▶ _Data rows_
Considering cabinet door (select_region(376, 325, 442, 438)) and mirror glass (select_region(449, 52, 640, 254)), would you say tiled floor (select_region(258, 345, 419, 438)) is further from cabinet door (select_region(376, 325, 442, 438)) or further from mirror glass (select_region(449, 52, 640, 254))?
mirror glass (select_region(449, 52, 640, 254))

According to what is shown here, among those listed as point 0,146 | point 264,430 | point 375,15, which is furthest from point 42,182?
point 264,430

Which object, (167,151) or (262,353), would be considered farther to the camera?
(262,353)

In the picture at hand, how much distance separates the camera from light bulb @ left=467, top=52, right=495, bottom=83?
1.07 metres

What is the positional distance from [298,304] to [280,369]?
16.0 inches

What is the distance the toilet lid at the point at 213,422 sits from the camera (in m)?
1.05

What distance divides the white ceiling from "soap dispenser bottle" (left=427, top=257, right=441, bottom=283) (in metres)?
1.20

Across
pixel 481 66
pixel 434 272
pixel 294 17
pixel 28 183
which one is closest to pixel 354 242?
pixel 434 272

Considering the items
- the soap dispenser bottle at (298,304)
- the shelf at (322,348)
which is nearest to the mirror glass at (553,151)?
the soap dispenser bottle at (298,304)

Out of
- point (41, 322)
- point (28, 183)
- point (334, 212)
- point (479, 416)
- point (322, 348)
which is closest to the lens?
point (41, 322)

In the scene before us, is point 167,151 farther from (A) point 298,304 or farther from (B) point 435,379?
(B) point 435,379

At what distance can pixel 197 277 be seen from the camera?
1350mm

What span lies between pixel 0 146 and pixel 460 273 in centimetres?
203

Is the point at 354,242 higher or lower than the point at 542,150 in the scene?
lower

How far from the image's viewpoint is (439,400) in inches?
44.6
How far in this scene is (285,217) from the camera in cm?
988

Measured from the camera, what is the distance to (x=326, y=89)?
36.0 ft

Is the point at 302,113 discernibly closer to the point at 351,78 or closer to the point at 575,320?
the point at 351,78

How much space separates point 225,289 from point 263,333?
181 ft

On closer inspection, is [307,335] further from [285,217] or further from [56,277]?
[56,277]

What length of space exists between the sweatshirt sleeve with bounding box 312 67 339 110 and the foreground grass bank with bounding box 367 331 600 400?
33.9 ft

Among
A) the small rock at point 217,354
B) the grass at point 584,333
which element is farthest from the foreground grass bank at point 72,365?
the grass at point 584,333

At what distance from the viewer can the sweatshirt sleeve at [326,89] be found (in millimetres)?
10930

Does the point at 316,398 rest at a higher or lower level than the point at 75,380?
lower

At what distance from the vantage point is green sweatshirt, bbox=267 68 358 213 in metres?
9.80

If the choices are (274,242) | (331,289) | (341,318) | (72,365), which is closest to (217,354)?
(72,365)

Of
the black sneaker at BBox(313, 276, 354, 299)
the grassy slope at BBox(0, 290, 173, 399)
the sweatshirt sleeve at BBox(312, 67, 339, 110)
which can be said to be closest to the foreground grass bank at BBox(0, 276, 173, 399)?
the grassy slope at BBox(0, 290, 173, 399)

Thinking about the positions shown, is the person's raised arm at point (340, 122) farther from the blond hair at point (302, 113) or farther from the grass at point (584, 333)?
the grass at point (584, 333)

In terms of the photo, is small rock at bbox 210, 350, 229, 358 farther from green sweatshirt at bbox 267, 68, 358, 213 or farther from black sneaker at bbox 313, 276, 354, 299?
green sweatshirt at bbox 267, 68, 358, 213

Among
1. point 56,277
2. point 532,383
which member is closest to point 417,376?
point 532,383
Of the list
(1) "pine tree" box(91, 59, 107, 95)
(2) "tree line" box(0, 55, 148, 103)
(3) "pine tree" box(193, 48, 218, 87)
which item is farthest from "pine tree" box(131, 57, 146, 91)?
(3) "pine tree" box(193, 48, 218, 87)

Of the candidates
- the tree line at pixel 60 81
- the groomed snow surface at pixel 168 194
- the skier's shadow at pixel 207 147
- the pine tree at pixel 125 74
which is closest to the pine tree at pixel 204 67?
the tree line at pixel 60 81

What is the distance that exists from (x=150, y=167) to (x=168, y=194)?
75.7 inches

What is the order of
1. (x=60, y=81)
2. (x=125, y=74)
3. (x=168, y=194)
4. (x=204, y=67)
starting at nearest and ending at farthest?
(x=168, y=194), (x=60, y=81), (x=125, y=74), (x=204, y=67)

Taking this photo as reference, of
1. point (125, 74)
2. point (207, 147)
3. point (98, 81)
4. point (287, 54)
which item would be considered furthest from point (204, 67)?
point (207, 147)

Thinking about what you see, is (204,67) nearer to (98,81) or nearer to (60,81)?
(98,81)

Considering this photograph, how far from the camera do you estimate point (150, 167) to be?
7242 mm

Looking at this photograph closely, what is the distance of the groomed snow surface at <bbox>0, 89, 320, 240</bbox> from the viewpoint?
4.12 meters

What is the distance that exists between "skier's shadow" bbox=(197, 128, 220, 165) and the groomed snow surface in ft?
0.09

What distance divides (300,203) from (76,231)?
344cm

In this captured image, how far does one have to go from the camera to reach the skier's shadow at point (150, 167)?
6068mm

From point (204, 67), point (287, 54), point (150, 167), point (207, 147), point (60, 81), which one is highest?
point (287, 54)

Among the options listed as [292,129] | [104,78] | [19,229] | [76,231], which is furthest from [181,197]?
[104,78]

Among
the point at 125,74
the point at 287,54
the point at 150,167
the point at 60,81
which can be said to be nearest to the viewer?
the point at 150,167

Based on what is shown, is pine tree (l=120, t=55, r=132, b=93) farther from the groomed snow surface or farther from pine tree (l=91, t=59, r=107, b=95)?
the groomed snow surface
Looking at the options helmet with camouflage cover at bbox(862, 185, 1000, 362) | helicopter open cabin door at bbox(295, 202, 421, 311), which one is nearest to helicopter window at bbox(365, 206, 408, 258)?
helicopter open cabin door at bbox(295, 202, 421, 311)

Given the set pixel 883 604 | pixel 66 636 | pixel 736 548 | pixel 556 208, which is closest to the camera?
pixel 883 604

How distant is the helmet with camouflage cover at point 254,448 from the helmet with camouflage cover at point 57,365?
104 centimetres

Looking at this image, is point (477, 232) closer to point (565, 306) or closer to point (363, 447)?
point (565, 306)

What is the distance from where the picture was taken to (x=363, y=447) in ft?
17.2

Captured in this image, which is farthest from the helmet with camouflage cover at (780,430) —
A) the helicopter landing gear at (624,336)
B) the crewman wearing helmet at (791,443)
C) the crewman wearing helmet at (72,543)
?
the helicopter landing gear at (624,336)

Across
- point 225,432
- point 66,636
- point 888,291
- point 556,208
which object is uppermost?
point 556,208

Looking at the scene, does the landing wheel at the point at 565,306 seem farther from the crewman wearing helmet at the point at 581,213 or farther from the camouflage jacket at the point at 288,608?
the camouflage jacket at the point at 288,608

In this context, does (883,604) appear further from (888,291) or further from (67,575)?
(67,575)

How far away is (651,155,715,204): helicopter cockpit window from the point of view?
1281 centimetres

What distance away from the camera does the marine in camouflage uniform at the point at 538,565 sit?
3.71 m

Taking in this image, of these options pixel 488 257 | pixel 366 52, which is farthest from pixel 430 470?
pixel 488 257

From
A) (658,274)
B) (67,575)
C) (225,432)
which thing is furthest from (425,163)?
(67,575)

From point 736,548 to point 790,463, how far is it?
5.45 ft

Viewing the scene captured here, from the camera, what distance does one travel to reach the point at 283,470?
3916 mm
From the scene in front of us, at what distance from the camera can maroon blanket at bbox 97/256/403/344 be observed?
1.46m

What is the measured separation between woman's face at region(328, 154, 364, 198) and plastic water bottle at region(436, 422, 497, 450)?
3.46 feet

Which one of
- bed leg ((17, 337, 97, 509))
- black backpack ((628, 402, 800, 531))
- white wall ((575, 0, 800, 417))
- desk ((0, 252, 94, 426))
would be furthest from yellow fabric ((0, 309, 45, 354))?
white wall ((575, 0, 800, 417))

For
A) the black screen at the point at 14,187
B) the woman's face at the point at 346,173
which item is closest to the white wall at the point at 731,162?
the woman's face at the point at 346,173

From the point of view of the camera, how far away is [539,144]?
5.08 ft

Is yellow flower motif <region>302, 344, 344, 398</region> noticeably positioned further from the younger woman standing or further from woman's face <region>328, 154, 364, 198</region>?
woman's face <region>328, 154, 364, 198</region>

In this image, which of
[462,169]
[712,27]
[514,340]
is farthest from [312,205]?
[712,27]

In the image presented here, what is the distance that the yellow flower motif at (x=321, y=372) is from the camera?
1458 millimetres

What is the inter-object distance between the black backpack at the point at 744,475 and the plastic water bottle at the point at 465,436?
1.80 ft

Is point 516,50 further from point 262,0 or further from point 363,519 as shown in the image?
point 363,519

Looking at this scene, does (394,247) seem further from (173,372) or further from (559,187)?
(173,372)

▶ _Task brief_
Locate "What distance away" in the material, then quote the line that contains it and all lines after it through the final one.

▶ _Result for this task_
What distance away from the camera does the marine in camouflage uniform at the point at 538,565 sit?
3.71 m

Taking in this image, of these options pixel 488 257 | pixel 366 52, which is farthest from pixel 430 470?
pixel 488 257

From
A) (658,274)
B) (67,575)
C) (225,432)
which thing is furthest from (425,163)?
(67,575)

From point 736,548 to point 790,463, how far is it?
5.45 ft

Viewing the scene captured here, from the camera, what distance does one travel to reach the point at 283,470?
3916 mm
From the scene in front of us, at what distance from the camera can maroon blanket at bbox 97/256/403/344 be observed?
1.46m

What is the measured separation between woman's face at region(328, 154, 364, 198) and plastic water bottle at region(436, 422, 497, 450)?
3.46 feet

Which one of
- bed leg ((17, 337, 97, 509))
- black backpack ((628, 402, 800, 531))
- white wall ((575, 0, 800, 417))
- desk ((0, 252, 94, 426))
would be furthest from yellow fabric ((0, 309, 45, 354))?
white wall ((575, 0, 800, 417))

For
A) the black screen at the point at 14,187
B) the woman's face at the point at 346,173
which item is closest to the white wall at the point at 731,162?
the woman's face at the point at 346,173

From the point of view of the camera, how far away is [539,144]?
5.08 ft

Is yellow flower motif <region>302, 344, 344, 398</region> noticeably positioned further from the younger woman standing or further from woman's face <region>328, 154, 364, 198</region>?
woman's face <region>328, 154, 364, 198</region>

In this image, which of
[462,169]
[712,27]
[514,340]
is farthest from [312,205]?
[712,27]

In the image presented here, what is the distance that the yellow flower motif at (x=321, y=372) is from the camera?
1458 millimetres

What is the inter-object distance between the black backpack at the point at 744,475 and the plastic water bottle at the point at 465,436?
1.80 ft

Is point 516,50 further from point 262,0 or further from point 363,519 as shown in the image?
point 363,519

Looking at this scene, does (394,247) seem further from (173,372) or further from (559,187)?
(173,372)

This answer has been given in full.